Notebook

Distance Based Statistical Method for Planar Point Patterns¶

Authors: Serge Rey sjsrey@gmail.com and Wei Kang weikang9009@gmail.com

Introduction¶

Distance based methods for point patterns are of three types:

Mean Nearest Neighbor Distance Statistics
Nearest Neighbor Distance Functions
Interevent Distance Functions

In addition, we are going to introduce a computational technique Simulation Envelopes to aid in making inferences about the data generating process. An example is used to demonstrate how to use and interprete simulation envelopes.

In [1]:

from scipy import spatial
import libpysal as ps
import numpy as np
from pointpats import ripley
%matplotlib inline
import matplotlib.pyplot as plt

Mean Nearest Neighbor Distance Statistics¶

The nearest neighbor(s) for a point $u$ is the point(s) $N(u)$ which meet the condition $$d_{u,N(u)} \leq d_{u,j} \forall j \in S - u$$

The distance between the nearest neighbor(s) $N(u)$ and the point $u$ is nearest neighbor distance for $u$. After searching for nearest neighbor(s) for all the points and calculating the corresponding distances, we are able to calculate mean nearest neighbor distance by averaging these distances.
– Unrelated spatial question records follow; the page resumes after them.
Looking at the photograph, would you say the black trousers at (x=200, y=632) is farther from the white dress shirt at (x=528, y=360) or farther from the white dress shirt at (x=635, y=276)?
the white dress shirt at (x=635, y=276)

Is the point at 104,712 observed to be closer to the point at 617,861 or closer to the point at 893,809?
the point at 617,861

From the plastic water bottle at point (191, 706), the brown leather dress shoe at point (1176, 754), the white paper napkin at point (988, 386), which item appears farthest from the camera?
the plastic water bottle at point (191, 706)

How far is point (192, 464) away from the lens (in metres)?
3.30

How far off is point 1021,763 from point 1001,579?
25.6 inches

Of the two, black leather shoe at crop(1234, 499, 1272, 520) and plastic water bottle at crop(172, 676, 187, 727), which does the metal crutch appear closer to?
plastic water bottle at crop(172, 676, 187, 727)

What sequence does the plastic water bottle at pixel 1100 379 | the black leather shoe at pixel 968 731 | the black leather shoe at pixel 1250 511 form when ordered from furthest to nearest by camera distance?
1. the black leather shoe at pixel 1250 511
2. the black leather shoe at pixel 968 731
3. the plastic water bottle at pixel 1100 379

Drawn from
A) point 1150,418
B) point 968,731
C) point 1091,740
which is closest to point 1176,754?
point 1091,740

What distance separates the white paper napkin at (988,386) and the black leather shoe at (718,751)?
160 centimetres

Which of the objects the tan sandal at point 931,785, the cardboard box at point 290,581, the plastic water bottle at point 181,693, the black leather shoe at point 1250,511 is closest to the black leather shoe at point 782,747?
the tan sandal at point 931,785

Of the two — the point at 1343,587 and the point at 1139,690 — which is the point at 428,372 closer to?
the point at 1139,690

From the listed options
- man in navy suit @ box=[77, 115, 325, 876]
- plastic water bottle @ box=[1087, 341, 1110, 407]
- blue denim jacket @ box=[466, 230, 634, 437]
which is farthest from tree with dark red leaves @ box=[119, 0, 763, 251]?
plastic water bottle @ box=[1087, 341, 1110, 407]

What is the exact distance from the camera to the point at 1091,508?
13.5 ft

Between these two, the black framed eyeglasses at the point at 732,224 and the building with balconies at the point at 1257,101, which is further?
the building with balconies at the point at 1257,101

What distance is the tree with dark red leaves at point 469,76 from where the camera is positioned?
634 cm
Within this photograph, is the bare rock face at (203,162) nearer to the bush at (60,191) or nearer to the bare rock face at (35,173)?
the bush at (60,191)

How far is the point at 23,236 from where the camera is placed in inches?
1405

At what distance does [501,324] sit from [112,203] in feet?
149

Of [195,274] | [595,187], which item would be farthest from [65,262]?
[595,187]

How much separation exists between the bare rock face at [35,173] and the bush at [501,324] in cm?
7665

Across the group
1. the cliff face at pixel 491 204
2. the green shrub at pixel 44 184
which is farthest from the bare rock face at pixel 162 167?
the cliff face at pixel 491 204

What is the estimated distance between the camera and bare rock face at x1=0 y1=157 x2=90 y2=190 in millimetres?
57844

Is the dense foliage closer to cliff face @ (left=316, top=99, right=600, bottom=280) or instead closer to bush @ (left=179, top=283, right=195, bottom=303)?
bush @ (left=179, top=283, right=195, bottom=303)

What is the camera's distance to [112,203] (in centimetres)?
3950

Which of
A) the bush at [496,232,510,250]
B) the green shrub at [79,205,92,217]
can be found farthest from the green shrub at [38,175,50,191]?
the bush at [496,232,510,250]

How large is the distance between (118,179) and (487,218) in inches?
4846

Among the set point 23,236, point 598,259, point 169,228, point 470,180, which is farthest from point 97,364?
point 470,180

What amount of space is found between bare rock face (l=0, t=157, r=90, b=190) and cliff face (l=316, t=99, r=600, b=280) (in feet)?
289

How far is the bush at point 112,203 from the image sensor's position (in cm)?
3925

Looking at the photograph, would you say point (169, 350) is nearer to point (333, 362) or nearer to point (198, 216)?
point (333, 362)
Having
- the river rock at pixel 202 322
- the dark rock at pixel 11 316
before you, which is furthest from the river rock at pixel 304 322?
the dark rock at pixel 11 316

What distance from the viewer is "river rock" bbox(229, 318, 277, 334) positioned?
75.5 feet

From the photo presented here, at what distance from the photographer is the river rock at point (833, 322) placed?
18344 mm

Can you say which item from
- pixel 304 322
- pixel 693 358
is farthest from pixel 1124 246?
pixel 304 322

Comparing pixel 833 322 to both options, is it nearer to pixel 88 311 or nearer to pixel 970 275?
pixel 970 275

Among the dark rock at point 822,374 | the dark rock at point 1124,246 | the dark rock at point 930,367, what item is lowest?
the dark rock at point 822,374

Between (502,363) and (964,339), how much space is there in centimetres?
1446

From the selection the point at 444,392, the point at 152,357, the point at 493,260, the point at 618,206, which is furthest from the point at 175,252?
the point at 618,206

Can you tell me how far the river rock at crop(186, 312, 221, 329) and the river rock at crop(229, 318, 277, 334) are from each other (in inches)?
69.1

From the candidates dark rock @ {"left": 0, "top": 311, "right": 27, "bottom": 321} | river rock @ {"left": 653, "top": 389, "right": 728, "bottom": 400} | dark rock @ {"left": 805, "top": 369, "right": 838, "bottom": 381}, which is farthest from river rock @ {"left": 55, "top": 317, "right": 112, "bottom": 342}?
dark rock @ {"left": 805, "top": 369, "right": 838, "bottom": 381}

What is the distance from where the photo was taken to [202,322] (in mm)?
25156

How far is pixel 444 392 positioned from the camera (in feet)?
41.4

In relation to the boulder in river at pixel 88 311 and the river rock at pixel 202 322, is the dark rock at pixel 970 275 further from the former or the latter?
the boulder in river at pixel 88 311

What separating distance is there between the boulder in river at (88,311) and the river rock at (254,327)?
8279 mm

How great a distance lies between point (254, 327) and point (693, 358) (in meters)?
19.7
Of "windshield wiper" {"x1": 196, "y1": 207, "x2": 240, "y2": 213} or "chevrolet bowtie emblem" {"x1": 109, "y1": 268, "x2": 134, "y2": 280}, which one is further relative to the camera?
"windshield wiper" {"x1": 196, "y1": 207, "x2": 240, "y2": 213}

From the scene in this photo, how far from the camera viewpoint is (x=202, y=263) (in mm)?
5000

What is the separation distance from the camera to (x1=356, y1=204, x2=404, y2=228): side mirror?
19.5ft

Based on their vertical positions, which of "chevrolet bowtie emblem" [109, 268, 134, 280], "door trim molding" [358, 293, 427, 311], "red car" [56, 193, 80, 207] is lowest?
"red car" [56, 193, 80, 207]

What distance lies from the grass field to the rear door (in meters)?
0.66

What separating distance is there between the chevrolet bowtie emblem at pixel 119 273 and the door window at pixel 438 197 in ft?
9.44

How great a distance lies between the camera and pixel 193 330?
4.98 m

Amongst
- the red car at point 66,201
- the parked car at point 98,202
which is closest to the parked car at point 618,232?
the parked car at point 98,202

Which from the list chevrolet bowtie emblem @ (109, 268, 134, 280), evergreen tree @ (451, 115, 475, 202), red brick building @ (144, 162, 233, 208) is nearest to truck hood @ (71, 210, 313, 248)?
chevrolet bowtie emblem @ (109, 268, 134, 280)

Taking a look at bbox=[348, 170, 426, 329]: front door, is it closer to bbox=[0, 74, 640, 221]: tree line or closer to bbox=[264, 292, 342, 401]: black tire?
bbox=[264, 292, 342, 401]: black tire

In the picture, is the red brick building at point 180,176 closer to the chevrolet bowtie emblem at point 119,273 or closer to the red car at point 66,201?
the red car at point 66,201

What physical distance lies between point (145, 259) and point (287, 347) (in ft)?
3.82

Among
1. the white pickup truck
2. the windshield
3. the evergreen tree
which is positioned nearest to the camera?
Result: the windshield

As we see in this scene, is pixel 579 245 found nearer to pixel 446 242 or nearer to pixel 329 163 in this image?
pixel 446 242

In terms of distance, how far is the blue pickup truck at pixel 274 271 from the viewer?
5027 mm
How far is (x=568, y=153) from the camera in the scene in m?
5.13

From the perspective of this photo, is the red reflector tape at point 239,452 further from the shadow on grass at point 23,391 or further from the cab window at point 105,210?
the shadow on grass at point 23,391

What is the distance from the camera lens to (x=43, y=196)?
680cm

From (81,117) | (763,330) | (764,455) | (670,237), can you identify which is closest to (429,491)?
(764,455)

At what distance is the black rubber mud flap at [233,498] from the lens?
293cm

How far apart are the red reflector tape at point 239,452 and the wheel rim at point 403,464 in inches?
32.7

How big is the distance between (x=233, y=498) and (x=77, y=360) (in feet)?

It was demonstrated by Clark and Evans(1954) that mean nearest neighbor distance statistics distribution is a normal distribution under null hypothesis (underlying spatial process is CSR). We can utilize the test statistics to determine whether the point pattern is the outcome of CSR. If not, is it the outcome of cluster or regular spatial process?

In [2]:

points = np.array([[66.22, 32.54], [22.52, 22.39], [31.01, 81.21],
                   [9.47, 31.02],  [30.78, 60.10], [75.21, 58.93],
                   [79.26,  7.68], [8.23, 39.93],  [98.73, 77.17],
                   [89.78, 42.53], [65.19, 92.08], [54.46, 8.48]])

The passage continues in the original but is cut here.